Von diesen Blättern erscheinen jährlich 4 Nummern von 1 bis 2 Bogen. Bestellpreis für den Jahrgang 3 Mark. Die Vereinsmitglieder erhalten die Blätter unentgeltlich zugesandt.


Hans Jenitz,
Geheim-Sekretär des Kurfürsten August.
Von
Professor Dr. Georg Müller.

Durchblättert man im hiesigen Hauptstaatsarchive die stattliche Reihe von Copialen, die die Regierungserlasse des 16. Jahrhunderts enthalten, so muß man über den persönlichen Antheil staunen, den die Fürsten an der Verwaltung des Landes nehmen. Auf den verschiedenen Gebieten unterstanden alle einzelnen Maßregeln, oft unbedeutender und abliegender Natur, ihrer persönlichen Entscheidung. Die Erlasse wurden nicht selten nach eingehender Erwägung in der fürstlichen Kanzlei entworfen, die eingesandten Vorlagen in wichtigen Punkten geändert; schließlich bedurften alle Reskripte der eigenhändigen Unterschrift des Fürsten.

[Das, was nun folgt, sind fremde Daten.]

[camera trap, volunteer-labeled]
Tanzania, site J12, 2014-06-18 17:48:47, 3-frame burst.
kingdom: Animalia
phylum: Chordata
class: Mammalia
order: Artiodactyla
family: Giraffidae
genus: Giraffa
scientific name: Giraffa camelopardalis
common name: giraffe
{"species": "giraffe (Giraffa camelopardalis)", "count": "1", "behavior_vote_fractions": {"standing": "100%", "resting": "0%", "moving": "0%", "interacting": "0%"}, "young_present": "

Mit größter Hochachtung wird man für Herzog Georg den Bärtigen erfüllt, wenn man seine Thätigkeit auf den verschiedenen Gebieten des politischen und wirthschaftlichen Lebens beobachtet. Herzog Moritz behielt sich auch seinen vertrauten Räthen gegenüber die letzte Entscheidung vor und wenn er durch seine großen politischen Pläne in erster Linie in Anspruch genommen wurde, so zeigte er doch auch in zahlreichen einzelnen Fragen, wie z. B. der Gründung und Ausstattung der Fürstenschulen, eine hervorragende Kenntniß und Thatkraft. Am deutlichsten tritt bei Kurfürst August das Bestreben hervor, seine persönliche Auffassung in der Behandlung der einzelnen Fragen zur Geltung zu bringen. Es erforderte dies eine um so größere Thätigkeit und Betriebsamkeit, als der unter seinem Vorgänger vollzogene Gebietszuwachs und der Aufschwung der wirthschaftlichen Verhältnisse an die Regierung höhere Aufgaben stellte und den Kurfürsten selbst ungleich mehr in Anspruch nahm. Unermüdlich zeigte er sich, einen genauen Einblick in die verschiedensten Verhältnisse und ein selbstständiges Urtheil über die vielgestaltigen, an ihn herantretenden Fragen zu bekommen. Er bereiste selbst das Land und zog Erkundigungen ein; er verhandelte eingehend mit seinen Räthen und Beamten; er ließ von sachkundigen Leuten, oft entgegengesetzter Anschauung, namentlich bei schwierigen Fragen Gutachten einholen. Die endliche Entscheidung schloß sich oft nicht einfach an das eine oder andere Urtheil an, sondern in eigenhändig geschriebenem Bedenken that sich der Wille des Kurfürsten kund. Sie beschäftigten sich mit kirchlicher Lehre und Verfassung ebenso, wie mit der Landwirthschaft, mit finanziellen und bergmännischen Fragen und zeigen eine eingehende Beschäftigung mit den behandelten Gebieten.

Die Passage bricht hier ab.